# Task material start
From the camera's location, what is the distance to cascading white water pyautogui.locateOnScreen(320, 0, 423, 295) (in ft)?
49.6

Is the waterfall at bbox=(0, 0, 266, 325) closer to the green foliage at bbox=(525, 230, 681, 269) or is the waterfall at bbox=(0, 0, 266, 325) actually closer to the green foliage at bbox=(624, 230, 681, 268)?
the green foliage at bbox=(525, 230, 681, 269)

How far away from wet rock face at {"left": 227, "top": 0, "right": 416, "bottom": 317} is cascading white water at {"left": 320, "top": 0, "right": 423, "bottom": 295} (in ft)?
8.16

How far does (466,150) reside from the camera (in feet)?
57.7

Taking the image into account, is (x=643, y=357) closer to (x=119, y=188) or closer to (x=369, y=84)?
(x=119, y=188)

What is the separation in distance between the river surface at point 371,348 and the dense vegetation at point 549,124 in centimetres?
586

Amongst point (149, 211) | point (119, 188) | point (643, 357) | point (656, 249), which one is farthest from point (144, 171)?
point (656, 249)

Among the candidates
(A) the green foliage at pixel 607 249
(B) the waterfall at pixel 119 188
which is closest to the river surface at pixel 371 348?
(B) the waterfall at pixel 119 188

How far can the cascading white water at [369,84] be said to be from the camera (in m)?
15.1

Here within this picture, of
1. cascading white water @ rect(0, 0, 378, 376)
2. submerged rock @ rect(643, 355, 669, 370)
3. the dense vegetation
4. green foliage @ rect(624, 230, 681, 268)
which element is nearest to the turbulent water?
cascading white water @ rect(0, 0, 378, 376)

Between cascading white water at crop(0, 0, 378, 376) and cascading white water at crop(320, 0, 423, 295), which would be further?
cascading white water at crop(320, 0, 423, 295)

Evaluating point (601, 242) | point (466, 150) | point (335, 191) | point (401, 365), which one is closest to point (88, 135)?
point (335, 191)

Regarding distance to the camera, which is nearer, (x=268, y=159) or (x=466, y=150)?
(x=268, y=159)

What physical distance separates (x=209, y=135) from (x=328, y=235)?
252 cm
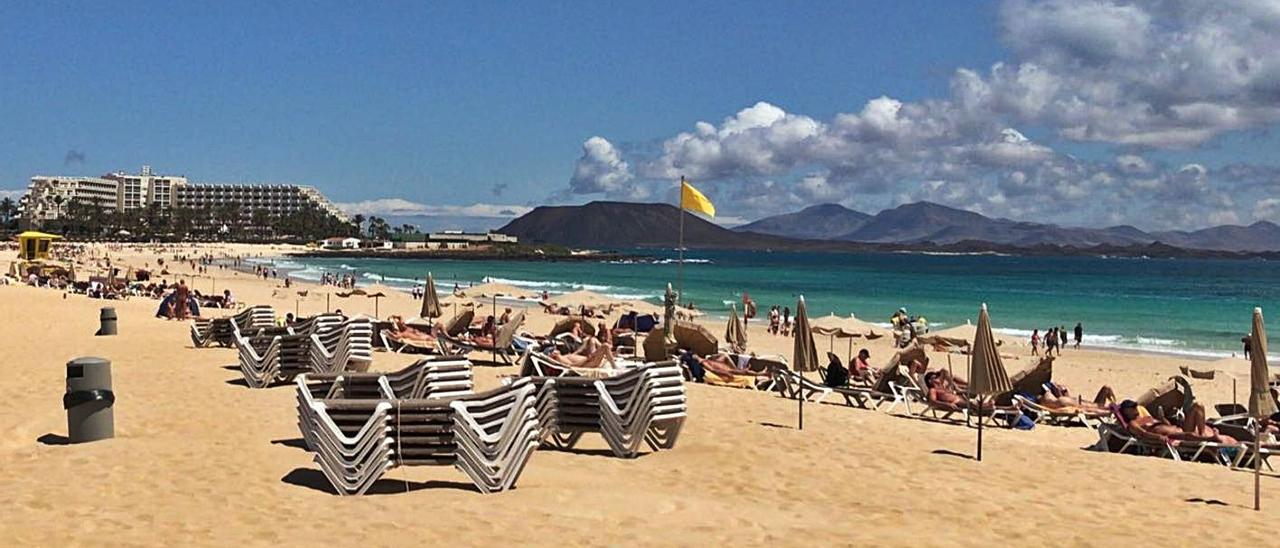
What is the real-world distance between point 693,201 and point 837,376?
2887mm

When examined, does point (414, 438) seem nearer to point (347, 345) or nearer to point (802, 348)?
point (802, 348)

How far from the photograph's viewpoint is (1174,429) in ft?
32.1

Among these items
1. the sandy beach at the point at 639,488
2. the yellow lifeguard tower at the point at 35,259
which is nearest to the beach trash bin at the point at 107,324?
the sandy beach at the point at 639,488

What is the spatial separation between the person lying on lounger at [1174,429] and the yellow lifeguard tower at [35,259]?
3700 cm

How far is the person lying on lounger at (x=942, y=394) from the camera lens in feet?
37.7

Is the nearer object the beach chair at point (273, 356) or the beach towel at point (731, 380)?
the beach chair at point (273, 356)

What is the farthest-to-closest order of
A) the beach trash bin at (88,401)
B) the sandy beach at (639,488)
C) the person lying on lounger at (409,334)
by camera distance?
the person lying on lounger at (409,334), the beach trash bin at (88,401), the sandy beach at (639,488)

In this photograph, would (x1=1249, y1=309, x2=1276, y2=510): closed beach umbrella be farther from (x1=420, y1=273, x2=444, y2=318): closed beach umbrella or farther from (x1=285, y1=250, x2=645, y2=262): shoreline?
(x1=285, y1=250, x2=645, y2=262): shoreline

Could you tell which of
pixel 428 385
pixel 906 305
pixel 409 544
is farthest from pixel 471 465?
pixel 906 305

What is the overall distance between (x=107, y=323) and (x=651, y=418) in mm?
12787

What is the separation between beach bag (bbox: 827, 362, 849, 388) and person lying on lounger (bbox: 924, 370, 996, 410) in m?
1.00

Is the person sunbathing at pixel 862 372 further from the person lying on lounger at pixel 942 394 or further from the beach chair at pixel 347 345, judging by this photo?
the beach chair at pixel 347 345

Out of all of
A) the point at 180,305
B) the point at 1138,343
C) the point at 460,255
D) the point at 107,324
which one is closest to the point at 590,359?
the point at 107,324

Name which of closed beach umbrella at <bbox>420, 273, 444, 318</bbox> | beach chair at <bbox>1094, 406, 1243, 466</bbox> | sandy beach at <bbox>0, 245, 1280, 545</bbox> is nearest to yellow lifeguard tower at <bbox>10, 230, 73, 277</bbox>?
closed beach umbrella at <bbox>420, 273, 444, 318</bbox>
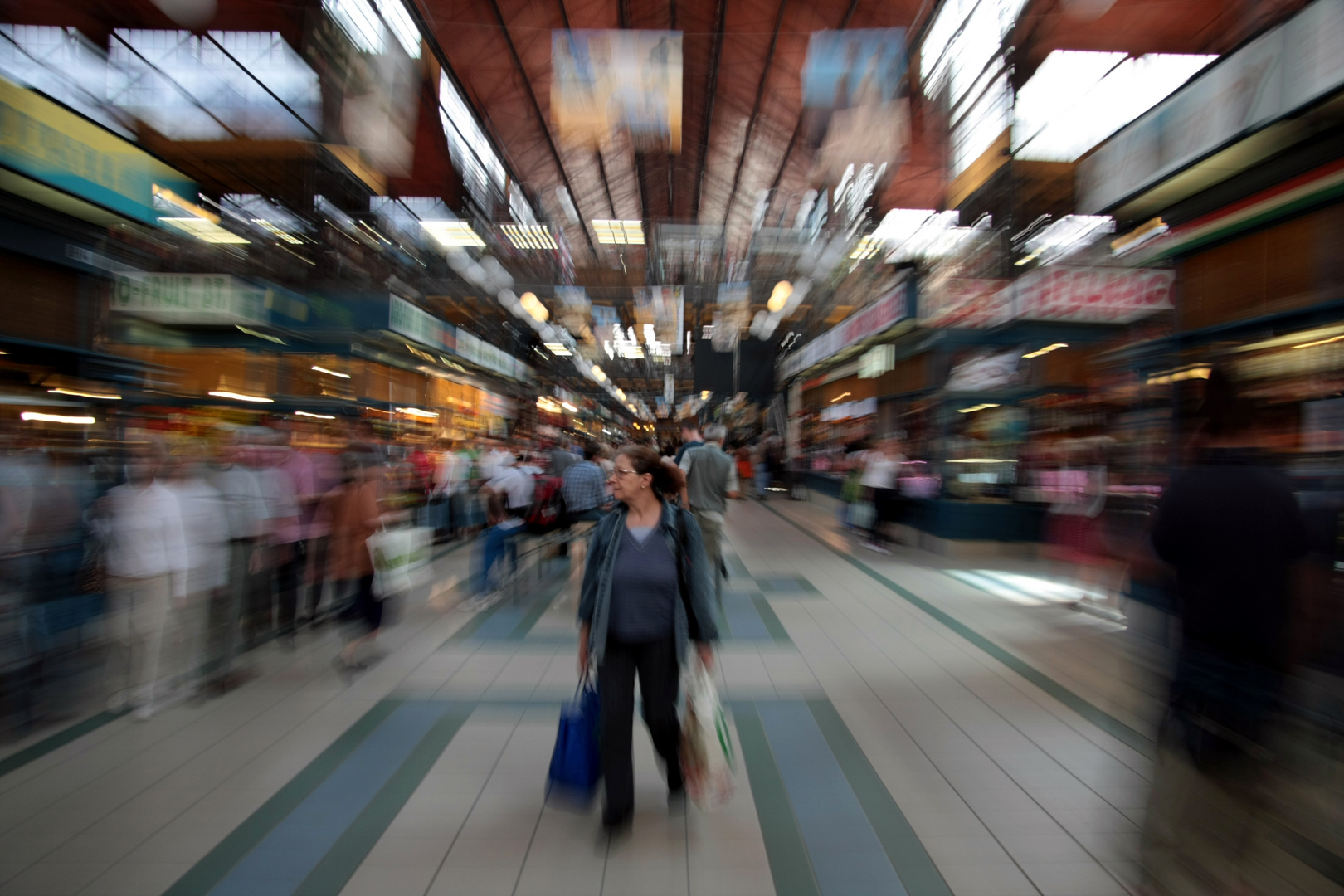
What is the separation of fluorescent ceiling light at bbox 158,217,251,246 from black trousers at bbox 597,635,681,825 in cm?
693

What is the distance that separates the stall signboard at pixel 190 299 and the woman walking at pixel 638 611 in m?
6.27

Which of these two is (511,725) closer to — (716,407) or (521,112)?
(521,112)

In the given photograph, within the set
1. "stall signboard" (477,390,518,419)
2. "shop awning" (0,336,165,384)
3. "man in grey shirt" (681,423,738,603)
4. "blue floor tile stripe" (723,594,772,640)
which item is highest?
"stall signboard" (477,390,518,419)

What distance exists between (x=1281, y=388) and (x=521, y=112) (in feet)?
41.2

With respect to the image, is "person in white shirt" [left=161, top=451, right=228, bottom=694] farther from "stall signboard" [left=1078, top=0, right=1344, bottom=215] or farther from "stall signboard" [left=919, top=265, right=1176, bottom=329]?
"stall signboard" [left=919, top=265, right=1176, bottom=329]

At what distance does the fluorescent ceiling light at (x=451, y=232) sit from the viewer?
1183 cm

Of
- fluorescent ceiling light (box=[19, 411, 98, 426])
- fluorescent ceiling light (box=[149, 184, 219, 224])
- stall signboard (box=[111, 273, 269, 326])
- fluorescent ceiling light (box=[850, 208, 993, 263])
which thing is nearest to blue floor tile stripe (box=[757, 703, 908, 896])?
fluorescent ceiling light (box=[19, 411, 98, 426])

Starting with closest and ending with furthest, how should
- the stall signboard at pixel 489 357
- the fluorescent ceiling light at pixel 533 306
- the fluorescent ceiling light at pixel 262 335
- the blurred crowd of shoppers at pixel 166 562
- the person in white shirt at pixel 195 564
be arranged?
the blurred crowd of shoppers at pixel 166 562
the person in white shirt at pixel 195 564
the fluorescent ceiling light at pixel 262 335
the fluorescent ceiling light at pixel 533 306
the stall signboard at pixel 489 357

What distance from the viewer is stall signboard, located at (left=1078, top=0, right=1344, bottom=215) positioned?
4363 millimetres

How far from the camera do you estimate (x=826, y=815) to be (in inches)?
111

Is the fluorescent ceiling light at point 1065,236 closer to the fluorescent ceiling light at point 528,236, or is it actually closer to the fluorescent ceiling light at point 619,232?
the fluorescent ceiling light at point 619,232

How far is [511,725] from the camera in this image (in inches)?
147

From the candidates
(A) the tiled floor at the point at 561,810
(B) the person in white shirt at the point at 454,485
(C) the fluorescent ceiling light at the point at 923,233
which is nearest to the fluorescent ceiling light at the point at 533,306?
(B) the person in white shirt at the point at 454,485

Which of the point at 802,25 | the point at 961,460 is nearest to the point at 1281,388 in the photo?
the point at 961,460
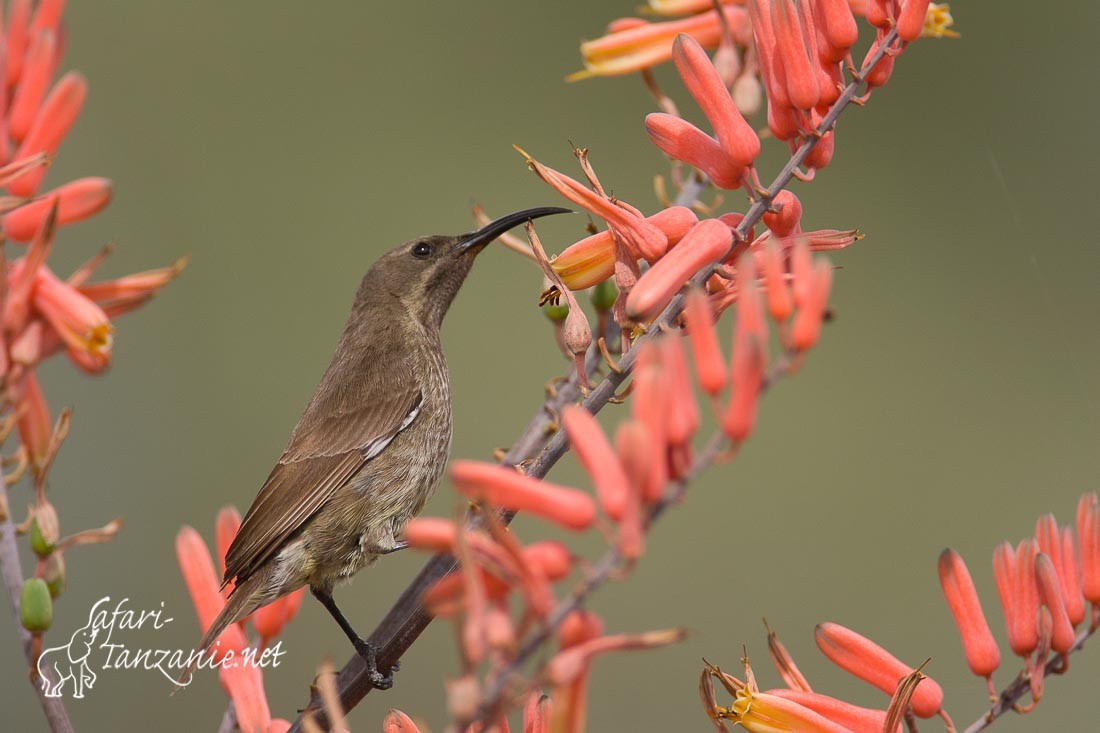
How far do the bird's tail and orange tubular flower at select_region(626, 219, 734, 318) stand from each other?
80 centimetres

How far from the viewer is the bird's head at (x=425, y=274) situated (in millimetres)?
3816

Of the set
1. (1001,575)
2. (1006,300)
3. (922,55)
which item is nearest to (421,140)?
(922,55)

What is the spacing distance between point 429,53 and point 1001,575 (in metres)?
8.30

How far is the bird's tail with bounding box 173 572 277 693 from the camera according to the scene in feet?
6.20

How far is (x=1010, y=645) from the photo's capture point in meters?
1.64

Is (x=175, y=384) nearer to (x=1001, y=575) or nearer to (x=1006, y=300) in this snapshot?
(x=1006, y=300)

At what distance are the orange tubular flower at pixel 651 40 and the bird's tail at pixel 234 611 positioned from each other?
116 cm

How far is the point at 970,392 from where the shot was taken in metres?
7.63

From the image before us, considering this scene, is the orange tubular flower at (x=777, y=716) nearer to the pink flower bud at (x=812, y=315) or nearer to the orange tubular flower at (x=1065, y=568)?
the orange tubular flower at (x=1065, y=568)

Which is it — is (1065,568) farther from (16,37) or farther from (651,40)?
(16,37)

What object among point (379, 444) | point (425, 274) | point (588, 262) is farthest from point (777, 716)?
point (425, 274)

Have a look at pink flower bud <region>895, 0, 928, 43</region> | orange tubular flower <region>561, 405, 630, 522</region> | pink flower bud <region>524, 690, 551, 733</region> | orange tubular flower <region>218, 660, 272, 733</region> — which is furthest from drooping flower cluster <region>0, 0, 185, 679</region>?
pink flower bud <region>895, 0, 928, 43</region>

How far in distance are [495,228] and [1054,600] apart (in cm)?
207

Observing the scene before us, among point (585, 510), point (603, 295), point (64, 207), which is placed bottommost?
point (585, 510)
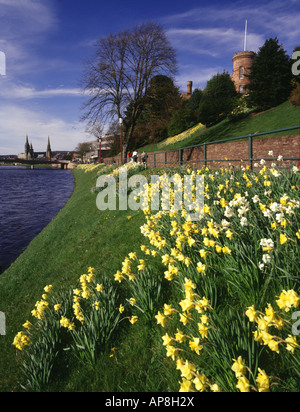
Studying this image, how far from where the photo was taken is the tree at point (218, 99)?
25891 mm

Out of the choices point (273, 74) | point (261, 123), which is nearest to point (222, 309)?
point (261, 123)

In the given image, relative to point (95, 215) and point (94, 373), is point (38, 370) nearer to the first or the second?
point (94, 373)

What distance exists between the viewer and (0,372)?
293cm

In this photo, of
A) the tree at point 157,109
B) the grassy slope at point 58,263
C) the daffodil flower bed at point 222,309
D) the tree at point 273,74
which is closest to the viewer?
the daffodil flower bed at point 222,309

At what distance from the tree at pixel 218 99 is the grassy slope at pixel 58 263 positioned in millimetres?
22274

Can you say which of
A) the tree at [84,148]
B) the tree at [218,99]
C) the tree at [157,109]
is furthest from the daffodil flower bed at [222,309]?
the tree at [84,148]

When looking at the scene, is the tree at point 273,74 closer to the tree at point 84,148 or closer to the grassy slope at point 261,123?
the grassy slope at point 261,123

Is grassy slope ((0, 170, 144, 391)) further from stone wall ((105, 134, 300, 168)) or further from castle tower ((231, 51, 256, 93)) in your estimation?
castle tower ((231, 51, 256, 93))

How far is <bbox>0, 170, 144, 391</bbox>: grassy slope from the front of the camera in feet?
12.6

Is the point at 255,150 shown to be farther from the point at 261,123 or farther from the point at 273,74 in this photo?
the point at 273,74

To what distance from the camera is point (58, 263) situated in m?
6.15

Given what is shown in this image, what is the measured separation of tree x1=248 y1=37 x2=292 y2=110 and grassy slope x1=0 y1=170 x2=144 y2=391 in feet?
66.8

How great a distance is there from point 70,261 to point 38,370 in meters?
3.73
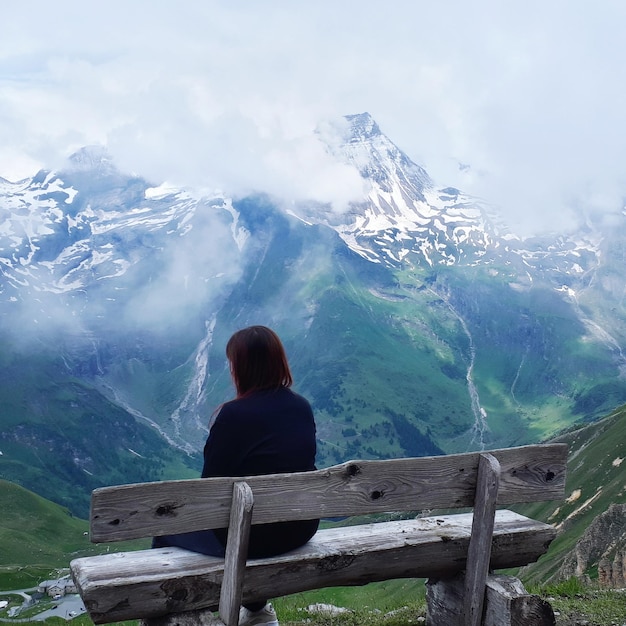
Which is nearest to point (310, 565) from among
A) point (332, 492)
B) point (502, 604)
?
point (332, 492)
# Task material end
:: Direction ::
Output exactly the lines from the line with "How far in distance" to the last line of the records, including both, and leave every picture out.

:: Result of the task ::
How far in distance are [495,228] and [1054,600] apart (in cm)?
207

Observing the scene before us, among point (585, 510), point (603, 295), point (64, 207), which is placed bottommost?
point (585, 510)
Studying this image, how far from where the photo was taken is the tree at point (218, 99)?
25891 mm

Out of the choices point (273, 74) | point (261, 123), which is nearest to point (222, 309)?
point (261, 123)

In the given image, relative to point (95, 215) and point (94, 373), is point (38, 370) nearer to the first or the second?
point (94, 373)

What distance exists between the viewer and (0,372)?
293cm

In this photo, of
A) the tree at point 157,109
B) the grassy slope at point 58,263
C) the daffodil flower bed at point 222,309
D) the tree at point 273,74
which is closest to the viewer?
the daffodil flower bed at point 222,309

At what distance from the tree at pixel 218 99 is the grassy slope at pixel 58 263 positioned in millimetres?
22274

Can you say which of
A) the tree at [84,148]
B) the tree at [218,99]
C) the tree at [157,109]
is furthest from the daffodil flower bed at [222,309]?
the tree at [84,148]

When looking at the scene, is the tree at point 273,74 closer to the tree at point 84,148 or closer to the grassy slope at point 261,123?
the grassy slope at point 261,123

Is grassy slope ((0, 170, 144, 391)) further from stone wall ((105, 134, 300, 168)) or further from castle tower ((231, 51, 256, 93)) in your estimation?
castle tower ((231, 51, 256, 93))

How far is <bbox>0, 170, 144, 391</bbox>: grassy slope from the front of the camera in feet?
12.6

Is the point at 255,150 shown to be farther from the point at 261,123 or farther from the point at 273,74 in this photo?
the point at 273,74

To what distance from the camera is point (58, 263) situated in m?
6.15

Given what is shown in this image, what is the measured separation of tree x1=248 y1=37 x2=292 y2=110 and grassy slope x1=0 y1=170 x2=144 y2=391 in feet?
66.8

How great a distance is there from point 70,261 to point 38,370 in meters?
3.73
Which is nearest to point (310, 565) from among
A) point (332, 492)
B) point (502, 604)
?
point (332, 492)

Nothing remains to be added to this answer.